In my opinion ideas were expressed very clear in the film. Ender was special because behind his power to resist there was also talent to organize and overcome ego. His rivals like his destructive brother and "bad" guys in the program didn't see beyond their egoistic motives. So the film examines psychology of leadership. It is the first layer.
The first layer deals how to organize the will of numerous egos into one cooperative unity. Then their is the second layer which perspective is even more complex and bigger in scale. It examines the survival and strategy of organized units ( struggle of different civilizations). Military department of every government in our world is aimed to destroy the enemy. Ideological machine makes its citizens to believe that foreign civilization is there to destroy them. If on individual level we have made progress and came to understanding that we can coexist but on the level of big units or species ( countries or civilizations) there is still severe struggle for survival ( it's either you or another will survive, no alternatives).

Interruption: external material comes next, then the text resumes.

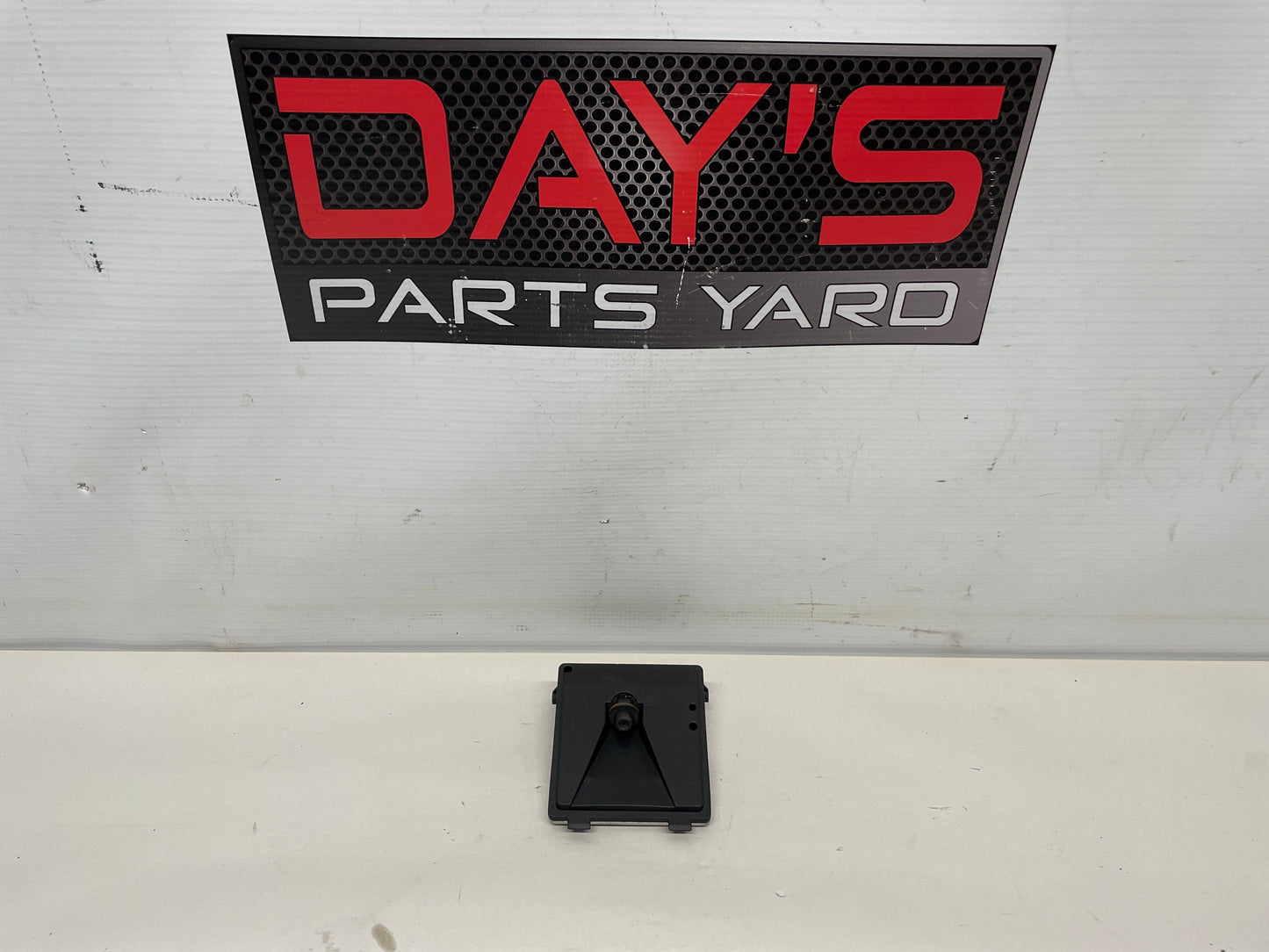 2015 Chevy SS Sedan Lane Departure Camera Module System OEM - Day's Parts Yard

And the film deals with the complex problem: as individuals we believe in coexistence but on the scale of species we are ready to destroy each other and can't do anything about that. We can overcome ego in individual ( making huge efforts) but we didn't learn and don't know how to overcome ego of large groups.
I can closely relate to these two layers of the film. I can relate to the first layer as a guy who has served in the Army ( though for short period of time) with "dog eats dog" order. "Ender's Game' book should be given in our military forces as a must read to restore order and civilized relationship among soldiers. I know that in the USA this book is a part of marines training helping to understand leadership skills.
I can relate to the second layer as a guy who was brought up in a country which was confrontational to the world. I'm not living in Russia but I see that Putin is returning the country on confrontational path and is restoring Soviet order with extremely hostile attitude toward the West.
Ender's Game is hands down the most compelling and thought provoking sci-fi movie of last year. In comparison very popular movie Hunger Games is completely fake and artificial.
I enjoyed reading your analysis, but I disagree that these issues were presented in any sort of meaningful, organized, or intelligent manner in the film. I have no doubt the book delves into all of this, but if I'm just taking the movie at face value I don't really see any of that explored beyond a very superficial level, if at all. Harrison Ford's unwavering belief that Ender represents the one unique leader he believes will lead Earth to victory against their enemy was completely unfounded in terms of what the film presented. And to take a risk of such magnitude at the end of his training? The extreme cavalier nature of that decision completely goes against and invalidates the idea that the very people they are trying to protect and defend have any value at all. To me, it came off a a commentary on their expendability.